Checked this morning after circulating all night. I am at a solid 90.
Im drainning off another 1/3 then I should be good to start adjusting. Hopefully 60 to 70? Still high but not like it was for sure.
Now Im going to be in the balance phase soon.

How long after this latest fill do you think I should wait before trying to adjust the ph and ta?
I know ph will be high because our tap water is high. at 8.0. TA is also a bit high at 120 last check before this drain/fill. Will probably be higher when done.
So with a

PH of 7.8 to 8
TA of 120 to 140

Should I just try and adjust the ph first and the TA will follow?

Jasons Pool Calculator is great but Do I need to make adjustments for the cya level at this time?

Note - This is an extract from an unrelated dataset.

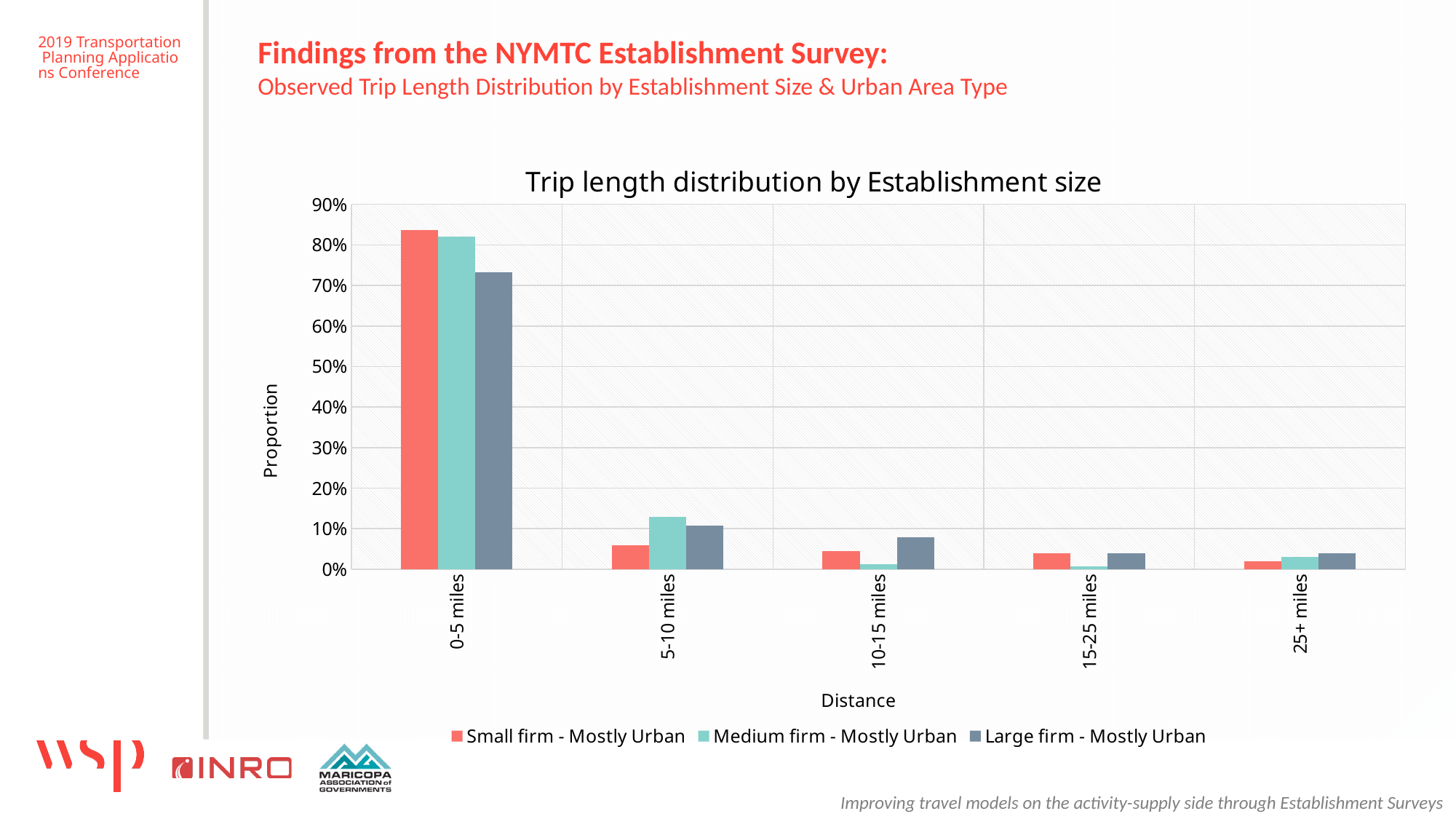
At 10-15 miles, which series has the lowest value? Medium firm - Mostly Urban At 0-5 miles, which is larger: Small firm - Mostly Urban or Large firm - Mostly Urban? Small firm - Mostly Urban How many series does the legend list? 3 Which distance category has the highest value for Large firm - Mostly Urban? 0-5 miles What kind of chart is shown on the slide? Bar chart How many distance categories are shown on the x axis? 5 Is the value for Small firm - Mostly Urban at 0-5 miles greater or less than 80%? greater What is the title of the chart? Trip length distribution by Establishment size Do the values for Small firm - Mostly Urban rise or fall as distance increases along the x axis? fall Is the value for Large firm - Mostly Urban at 0-5 miles greater or less than 80%? less Is the value for Medium firm - Mostly Urban at 5-10 miles greater or less than 10%? greater At 5-10 miles, which is larger: Small firm - Mostly Urban or Medium firm - Mostly Urban? Medium firm - Mostly Urban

Also the calculator seems to take into consideration Borate levels. I do not have a test method for this (borate). How will this affect the amounts needed?

Once PH is adjusted and I know my correct TC and FC levels Should I then try for pool shock with chlorine? Im trying to figure my suggested FC level for a shock in a 15,500 gallon pool.

I started with a Calcium level at 300 yesterday. Tap water CH is 80 here.
If I am low should I bring up the calcium first to 200 before shocking or does it matter. I hate to add Calcium as I already know it usually runs on the high side but I have a concrete pool.

Thanks everyone. I know there is alot of questions here. Im still a novice but I am reading.
This last drain/fill should be done in 5 hours or so and I am really looking forward to starting on something else :)
 
If you have not added boxfuls of borax, you don't have any borates, so don't worry about that.

When the fill is done, let it circulate for a half hour or so and then you can run a full set of tests. Fix pH first, then add some chlorine, no real need to shock unless you see green or have CC over 0.5. Then if you want to work off some excess TA, you can start that process. (Don't try to shock and fix pH or reduce TA at the same time, because high FC can interfere with the pH test.)

Leave CH for last, it's the least important. It has no effect on shocking or pH or anything else, but you would regret cranking it up too high after all that nice draining.